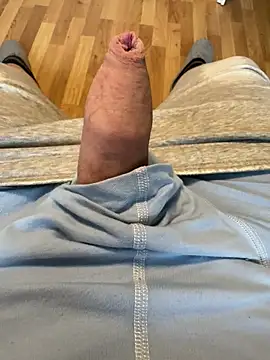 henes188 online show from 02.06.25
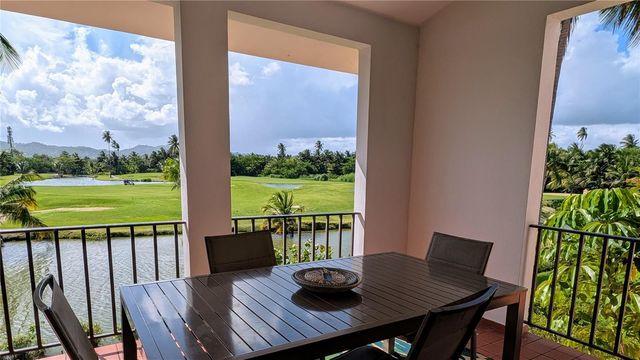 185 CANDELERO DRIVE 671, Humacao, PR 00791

* * *

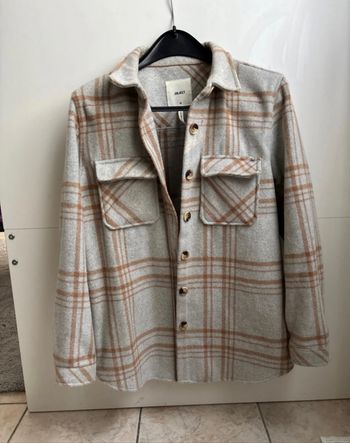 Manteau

--

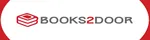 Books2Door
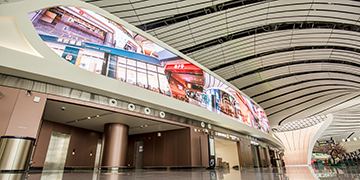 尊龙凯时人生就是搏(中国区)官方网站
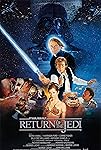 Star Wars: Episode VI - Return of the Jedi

PROBLEM DETAILS:
The data above holds the lines to copy: start at the one with "尊龙凯时人生就是搏(中国区)官方网站", stop at the one with "Star Wars: Episode VI - Return of the Jedi", include both, copy them exactly without pictures, and copy nothing else.

TASK RESPONSE:
 尊龙凯时人生就是搏(中国区)官方网站
 Star Wars: Episode VI - Return of the Jedi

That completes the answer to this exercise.